L’utile netto consolidato è pari a 53,8 milioni di euro rispetto a 53,4 milioni di euro nello stesso periodo dell’anno precedente (+0,7%); il margine di intermediazione si attesta a 486,4 milioni di euro rispetto a 461 milioni di euro a fine giugno 2010 (+5,5% a/a) mentre il margine finanziario raggiunge quota 230,2 milioni di euro, sostanzialmente invariato rispetto ai 230,9 milioni di euro dello stesso periodo del 2010 (-0,3%). I costi operativi ammontano a 328,1 milioni di euro rispetto a 320,5 milioni di euro del primo semestre 2010 (+2,4%). Il cost/income è pari a 67,4% rispetto a 69,5% nello stesso periodo del 2010. Il risultato lordo di gestione è in crescita del 12,7% e si attesta a 158,3 milioni di euro rispetto a 140,5 milioni di euro dello stesso periodo del 2010. Gli ammortamenti sono pari a 14,6 milioni di euro rispetto a 13,9 milioni di euro a fine giugno 2010 (+5%). La raccolta da clientela del gruppo, a fine giugno 2011, è pari a 56.283 milioni di euro rispetto a 57.506 milioni di euro dello stesso periodo del 2010 (-2,1%).

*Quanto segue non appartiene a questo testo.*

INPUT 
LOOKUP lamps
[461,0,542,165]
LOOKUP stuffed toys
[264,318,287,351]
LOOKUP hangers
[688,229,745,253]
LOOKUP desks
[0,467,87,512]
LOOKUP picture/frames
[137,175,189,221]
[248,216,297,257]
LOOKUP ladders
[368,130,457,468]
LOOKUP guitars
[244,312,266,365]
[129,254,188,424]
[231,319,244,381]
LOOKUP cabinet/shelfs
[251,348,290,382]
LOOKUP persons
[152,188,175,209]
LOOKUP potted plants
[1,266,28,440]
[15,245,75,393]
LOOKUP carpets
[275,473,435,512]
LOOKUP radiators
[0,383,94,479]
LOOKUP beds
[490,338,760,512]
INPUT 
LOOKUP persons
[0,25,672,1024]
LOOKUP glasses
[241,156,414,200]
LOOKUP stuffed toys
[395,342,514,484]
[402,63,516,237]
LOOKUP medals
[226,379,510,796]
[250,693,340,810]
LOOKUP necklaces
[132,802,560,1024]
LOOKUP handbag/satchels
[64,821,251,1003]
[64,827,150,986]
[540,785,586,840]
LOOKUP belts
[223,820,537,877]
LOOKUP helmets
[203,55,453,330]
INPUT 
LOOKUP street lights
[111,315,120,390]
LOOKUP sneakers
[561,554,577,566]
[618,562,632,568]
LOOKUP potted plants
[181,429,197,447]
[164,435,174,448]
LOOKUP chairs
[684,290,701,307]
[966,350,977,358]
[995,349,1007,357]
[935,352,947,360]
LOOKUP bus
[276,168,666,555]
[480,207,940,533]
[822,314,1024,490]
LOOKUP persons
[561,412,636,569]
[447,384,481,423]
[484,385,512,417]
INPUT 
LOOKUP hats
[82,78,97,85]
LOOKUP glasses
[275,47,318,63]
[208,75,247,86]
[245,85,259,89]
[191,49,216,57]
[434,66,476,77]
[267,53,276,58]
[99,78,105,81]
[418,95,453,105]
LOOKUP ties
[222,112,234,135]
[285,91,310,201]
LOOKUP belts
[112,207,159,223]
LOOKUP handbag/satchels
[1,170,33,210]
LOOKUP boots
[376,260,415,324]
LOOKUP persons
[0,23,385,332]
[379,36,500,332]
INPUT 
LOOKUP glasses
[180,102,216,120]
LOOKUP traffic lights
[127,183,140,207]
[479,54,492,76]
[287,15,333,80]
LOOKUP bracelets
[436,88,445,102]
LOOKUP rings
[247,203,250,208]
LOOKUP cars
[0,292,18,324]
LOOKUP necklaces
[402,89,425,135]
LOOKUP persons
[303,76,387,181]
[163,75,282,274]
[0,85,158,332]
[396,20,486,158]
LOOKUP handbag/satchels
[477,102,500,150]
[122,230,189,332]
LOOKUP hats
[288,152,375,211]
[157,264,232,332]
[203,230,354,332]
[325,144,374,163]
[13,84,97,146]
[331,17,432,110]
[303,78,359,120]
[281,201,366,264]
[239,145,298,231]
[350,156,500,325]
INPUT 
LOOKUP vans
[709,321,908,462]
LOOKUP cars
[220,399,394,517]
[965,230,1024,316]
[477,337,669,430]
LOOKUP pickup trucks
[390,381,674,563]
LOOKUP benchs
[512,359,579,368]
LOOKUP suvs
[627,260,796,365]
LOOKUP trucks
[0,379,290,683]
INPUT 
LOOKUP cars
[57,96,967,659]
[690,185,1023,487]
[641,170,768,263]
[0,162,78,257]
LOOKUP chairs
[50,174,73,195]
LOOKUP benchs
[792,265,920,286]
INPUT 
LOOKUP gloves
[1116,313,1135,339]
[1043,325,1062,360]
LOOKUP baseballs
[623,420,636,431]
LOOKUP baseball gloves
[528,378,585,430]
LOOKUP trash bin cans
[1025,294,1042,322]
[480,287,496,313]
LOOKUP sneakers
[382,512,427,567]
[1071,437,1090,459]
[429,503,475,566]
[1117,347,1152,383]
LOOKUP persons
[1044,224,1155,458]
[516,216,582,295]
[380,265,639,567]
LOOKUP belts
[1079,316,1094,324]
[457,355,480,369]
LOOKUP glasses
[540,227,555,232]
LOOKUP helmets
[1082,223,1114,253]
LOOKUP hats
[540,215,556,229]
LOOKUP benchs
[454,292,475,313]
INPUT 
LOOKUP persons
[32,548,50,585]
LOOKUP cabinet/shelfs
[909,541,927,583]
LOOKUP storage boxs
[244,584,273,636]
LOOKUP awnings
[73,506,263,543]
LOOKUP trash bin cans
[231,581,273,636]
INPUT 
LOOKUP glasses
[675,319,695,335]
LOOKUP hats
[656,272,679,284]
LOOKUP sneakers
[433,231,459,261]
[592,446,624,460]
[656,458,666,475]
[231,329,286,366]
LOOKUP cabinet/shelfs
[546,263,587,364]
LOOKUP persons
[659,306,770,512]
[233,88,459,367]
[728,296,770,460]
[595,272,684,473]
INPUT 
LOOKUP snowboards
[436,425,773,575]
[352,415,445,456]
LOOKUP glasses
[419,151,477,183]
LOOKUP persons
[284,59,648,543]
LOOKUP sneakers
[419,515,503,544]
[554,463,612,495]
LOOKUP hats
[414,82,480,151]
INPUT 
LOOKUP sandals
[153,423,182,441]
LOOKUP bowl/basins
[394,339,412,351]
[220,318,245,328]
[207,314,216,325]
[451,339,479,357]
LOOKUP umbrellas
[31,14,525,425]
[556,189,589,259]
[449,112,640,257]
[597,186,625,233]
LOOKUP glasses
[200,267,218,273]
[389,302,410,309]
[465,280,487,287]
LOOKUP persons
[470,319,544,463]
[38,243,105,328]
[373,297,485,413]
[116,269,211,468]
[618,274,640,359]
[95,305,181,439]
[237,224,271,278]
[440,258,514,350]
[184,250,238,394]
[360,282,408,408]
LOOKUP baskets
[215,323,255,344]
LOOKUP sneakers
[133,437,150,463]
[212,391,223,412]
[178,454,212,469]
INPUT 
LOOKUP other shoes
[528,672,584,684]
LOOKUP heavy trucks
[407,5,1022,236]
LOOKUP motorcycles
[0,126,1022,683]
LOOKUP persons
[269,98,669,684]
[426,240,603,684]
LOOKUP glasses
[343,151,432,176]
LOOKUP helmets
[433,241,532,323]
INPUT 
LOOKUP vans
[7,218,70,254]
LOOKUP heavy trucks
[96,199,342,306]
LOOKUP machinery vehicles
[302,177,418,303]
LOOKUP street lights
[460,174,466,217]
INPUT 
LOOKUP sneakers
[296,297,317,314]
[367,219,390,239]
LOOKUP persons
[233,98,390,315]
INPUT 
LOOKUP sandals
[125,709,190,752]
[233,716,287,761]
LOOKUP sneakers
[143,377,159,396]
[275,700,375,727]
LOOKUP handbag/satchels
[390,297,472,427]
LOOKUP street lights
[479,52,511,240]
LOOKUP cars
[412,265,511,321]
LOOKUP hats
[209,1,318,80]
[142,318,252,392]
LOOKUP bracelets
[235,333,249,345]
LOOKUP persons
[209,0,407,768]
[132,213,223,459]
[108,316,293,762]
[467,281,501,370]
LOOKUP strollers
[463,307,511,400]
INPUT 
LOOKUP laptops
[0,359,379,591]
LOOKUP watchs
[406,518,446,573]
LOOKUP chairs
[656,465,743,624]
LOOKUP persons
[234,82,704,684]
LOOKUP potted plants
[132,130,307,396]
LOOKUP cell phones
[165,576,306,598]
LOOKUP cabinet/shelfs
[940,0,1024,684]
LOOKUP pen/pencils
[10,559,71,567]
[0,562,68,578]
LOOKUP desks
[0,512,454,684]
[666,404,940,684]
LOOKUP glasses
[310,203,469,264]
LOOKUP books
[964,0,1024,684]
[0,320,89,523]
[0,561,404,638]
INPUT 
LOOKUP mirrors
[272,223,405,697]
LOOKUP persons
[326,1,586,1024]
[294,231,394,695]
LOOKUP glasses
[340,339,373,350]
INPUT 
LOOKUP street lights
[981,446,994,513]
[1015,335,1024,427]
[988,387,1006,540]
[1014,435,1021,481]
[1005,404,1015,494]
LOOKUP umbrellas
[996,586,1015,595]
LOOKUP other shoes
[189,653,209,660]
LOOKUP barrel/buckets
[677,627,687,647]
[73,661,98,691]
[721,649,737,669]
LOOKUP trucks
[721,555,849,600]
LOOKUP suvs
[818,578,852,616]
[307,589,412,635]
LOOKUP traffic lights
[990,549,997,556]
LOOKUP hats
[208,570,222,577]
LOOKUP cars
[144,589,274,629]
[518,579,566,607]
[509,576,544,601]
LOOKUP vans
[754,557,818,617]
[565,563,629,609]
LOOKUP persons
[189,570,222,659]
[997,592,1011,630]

“Abbiamo proseguito nella focalizzazione della nostra attività sul core business di moderna banca commerciale – ha dichiarato Adolfo Bizzocchi, direttore generale di Credem –. Tale strategia – ha aggiunto – ci ha consentito di affrontare serenamente la persistente situazione di incertezza economico finanziaria senza far mancare il sostegno alle famiglie e alle imprese con impieghi che hanno registrato un aumento del 9,6% rispetto al primo semestre del 2010”

“Anche la qualità del credito si è mantenuta a livelli di eccellenza – ha sottolineato Bizzocchi – con il costo del credito a 0,20% su base annua e impieghi in sofferenza al netto delle rettifiche pari all’1,2% del totale dei crediti, mantenendo contemporaneamente la solidità che da sempre ci caratterizza con un core Tier 1 all’ 8,76% che ci da tranquillità per la sostenibilità della nostra crescita”.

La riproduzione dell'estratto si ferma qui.